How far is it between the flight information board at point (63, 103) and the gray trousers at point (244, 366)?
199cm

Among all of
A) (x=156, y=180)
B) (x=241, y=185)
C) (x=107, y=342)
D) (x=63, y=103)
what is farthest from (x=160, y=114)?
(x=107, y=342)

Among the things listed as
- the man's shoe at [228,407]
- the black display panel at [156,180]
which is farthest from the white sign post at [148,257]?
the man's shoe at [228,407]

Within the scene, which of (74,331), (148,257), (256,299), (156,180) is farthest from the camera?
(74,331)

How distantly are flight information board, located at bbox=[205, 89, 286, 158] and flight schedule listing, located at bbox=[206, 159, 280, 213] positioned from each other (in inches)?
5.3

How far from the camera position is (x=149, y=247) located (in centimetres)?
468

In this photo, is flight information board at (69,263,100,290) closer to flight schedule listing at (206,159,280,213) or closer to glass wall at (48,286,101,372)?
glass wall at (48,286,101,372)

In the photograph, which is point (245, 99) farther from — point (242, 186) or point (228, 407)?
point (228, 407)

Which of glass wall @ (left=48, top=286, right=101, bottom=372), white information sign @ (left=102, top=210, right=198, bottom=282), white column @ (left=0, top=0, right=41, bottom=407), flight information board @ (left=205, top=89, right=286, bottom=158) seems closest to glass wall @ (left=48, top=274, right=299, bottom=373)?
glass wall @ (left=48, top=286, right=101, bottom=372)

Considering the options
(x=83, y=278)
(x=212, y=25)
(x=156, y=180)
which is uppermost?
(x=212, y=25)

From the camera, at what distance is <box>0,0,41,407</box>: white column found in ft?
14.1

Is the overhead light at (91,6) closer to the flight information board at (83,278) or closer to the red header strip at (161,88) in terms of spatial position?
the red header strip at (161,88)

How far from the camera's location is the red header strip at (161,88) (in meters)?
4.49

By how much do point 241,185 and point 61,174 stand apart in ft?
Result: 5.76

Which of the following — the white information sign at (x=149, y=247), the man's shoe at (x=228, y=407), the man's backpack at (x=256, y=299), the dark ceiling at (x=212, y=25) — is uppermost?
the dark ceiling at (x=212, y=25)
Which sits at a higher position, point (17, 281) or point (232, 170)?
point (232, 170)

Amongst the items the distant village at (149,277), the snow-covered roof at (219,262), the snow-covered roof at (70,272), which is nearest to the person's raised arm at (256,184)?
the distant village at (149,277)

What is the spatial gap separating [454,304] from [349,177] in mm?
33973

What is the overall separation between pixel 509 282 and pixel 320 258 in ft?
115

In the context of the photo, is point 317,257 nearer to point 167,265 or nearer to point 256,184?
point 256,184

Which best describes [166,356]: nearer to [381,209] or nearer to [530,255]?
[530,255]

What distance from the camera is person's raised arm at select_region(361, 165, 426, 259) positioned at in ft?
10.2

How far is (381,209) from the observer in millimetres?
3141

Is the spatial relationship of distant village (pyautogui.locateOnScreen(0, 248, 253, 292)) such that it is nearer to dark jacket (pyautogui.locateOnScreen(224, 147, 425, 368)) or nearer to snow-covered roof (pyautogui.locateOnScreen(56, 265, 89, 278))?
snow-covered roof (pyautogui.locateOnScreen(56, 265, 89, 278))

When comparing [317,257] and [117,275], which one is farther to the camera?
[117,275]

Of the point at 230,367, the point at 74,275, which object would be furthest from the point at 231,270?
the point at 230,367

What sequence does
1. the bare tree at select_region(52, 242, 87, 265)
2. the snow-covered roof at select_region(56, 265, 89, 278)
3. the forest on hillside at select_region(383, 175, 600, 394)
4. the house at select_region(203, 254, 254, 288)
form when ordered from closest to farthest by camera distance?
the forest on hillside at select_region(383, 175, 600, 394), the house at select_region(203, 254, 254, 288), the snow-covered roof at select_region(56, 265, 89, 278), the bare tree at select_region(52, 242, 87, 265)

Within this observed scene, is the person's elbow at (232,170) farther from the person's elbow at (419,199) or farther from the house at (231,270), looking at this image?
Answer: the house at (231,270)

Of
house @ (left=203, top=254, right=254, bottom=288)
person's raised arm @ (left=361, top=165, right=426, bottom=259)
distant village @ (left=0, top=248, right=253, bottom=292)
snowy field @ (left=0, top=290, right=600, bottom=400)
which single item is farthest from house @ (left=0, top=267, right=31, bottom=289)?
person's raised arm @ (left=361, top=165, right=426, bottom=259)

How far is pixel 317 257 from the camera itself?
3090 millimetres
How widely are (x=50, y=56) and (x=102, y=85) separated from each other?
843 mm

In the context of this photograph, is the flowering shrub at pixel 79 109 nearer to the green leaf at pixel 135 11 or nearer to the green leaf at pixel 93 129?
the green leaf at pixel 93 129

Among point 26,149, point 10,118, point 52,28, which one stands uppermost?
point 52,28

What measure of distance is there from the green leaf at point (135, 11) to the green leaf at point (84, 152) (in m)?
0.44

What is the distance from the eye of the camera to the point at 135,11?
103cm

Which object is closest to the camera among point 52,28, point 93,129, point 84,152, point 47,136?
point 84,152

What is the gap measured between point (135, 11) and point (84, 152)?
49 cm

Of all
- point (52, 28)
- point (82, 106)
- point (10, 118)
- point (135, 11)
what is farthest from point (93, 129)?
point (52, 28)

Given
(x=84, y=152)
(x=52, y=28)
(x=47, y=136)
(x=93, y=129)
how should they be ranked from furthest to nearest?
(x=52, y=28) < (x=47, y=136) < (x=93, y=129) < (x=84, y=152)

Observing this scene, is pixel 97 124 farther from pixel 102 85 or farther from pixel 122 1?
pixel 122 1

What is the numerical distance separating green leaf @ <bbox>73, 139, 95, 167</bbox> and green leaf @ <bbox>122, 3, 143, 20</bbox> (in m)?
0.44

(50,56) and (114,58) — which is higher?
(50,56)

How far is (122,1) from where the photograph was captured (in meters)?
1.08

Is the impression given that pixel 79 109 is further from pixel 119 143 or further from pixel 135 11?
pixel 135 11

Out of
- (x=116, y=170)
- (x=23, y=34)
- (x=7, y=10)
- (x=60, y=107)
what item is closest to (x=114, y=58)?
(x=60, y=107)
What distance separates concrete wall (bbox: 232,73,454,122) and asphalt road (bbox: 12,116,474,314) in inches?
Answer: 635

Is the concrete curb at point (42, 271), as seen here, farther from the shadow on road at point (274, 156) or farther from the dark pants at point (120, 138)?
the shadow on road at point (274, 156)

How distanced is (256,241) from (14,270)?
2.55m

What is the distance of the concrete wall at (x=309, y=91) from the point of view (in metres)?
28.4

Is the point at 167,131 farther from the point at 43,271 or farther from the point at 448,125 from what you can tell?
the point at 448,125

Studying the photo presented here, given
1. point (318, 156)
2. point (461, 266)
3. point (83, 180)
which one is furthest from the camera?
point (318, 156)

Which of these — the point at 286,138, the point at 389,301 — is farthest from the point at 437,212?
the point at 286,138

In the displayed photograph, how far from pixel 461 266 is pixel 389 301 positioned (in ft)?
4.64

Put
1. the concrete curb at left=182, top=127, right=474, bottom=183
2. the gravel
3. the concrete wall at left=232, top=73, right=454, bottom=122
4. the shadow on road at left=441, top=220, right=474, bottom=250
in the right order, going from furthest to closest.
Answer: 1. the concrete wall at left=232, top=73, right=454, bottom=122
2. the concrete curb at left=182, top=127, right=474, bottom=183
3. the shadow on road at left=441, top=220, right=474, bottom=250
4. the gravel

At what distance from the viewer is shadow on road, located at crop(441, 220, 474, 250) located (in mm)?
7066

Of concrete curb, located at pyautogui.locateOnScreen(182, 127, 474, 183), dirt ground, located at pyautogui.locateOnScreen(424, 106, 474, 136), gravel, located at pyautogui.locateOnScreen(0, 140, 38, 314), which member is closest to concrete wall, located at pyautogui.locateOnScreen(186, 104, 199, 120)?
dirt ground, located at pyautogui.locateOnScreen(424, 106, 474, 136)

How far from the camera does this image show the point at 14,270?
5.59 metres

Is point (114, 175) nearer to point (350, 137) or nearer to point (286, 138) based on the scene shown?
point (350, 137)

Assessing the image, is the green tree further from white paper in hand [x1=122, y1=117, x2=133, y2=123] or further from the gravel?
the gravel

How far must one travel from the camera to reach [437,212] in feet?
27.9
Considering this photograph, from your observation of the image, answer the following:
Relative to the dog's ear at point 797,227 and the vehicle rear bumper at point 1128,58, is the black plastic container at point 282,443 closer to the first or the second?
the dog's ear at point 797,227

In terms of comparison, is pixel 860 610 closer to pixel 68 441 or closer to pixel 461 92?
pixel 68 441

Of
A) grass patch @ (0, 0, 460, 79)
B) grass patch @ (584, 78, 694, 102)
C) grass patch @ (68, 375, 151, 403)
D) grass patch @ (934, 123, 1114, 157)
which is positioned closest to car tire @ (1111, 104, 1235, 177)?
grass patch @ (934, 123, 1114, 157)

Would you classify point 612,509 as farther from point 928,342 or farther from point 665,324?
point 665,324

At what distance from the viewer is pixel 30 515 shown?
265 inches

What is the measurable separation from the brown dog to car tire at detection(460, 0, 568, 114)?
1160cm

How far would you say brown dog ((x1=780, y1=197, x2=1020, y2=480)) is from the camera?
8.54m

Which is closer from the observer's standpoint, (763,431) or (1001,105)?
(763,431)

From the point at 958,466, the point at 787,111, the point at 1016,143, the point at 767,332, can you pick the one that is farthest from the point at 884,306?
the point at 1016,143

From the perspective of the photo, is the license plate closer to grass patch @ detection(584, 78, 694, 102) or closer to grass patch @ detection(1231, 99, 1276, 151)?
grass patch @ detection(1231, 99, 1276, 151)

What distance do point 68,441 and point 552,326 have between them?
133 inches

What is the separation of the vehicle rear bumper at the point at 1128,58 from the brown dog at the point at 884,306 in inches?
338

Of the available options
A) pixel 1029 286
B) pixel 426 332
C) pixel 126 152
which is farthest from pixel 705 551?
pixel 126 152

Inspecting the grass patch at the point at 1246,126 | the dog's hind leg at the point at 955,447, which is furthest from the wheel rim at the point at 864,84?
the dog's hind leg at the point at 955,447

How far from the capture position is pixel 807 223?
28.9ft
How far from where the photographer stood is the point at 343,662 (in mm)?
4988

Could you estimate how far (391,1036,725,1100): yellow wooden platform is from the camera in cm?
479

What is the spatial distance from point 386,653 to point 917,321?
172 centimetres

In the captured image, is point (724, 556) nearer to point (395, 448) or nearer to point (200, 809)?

▶ Your task: Rewrite the lines from the one with "Of the available options" through the end of the material as a JSON list of strings, one string per line, leaving out blank lines.

▶ Solution:
[
  "Of the available options",
  "A) pixel 1029 286",
  "B) pixel 426 332",
  "C) pixel 126 152",
  "which is farthest from pixel 705 551?",
  "pixel 126 152",
  "Inspecting the grass patch at the point at 1246,126 | the dog's hind leg at the point at 955,447, which is furthest from the wheel rim at the point at 864,84?",
  "the dog's hind leg at the point at 955,447",
  "How far from the capture position is pixel 807 223?",
  "28.9ft",
  "How far from where the photographer stood is the point at 343,662 (in mm)?",
  "4988",
  "Could you estimate how far (391,1036,725,1100): yellow wooden platform is from the camera in cm?",
  "479",
  "What is the spatial distance from point 386,653 to point 917,321?",
  "172 centimetres",
  "In the captured image, is point (724, 556) nearer to point (395, 448) or nearer to point (200, 809)?"
]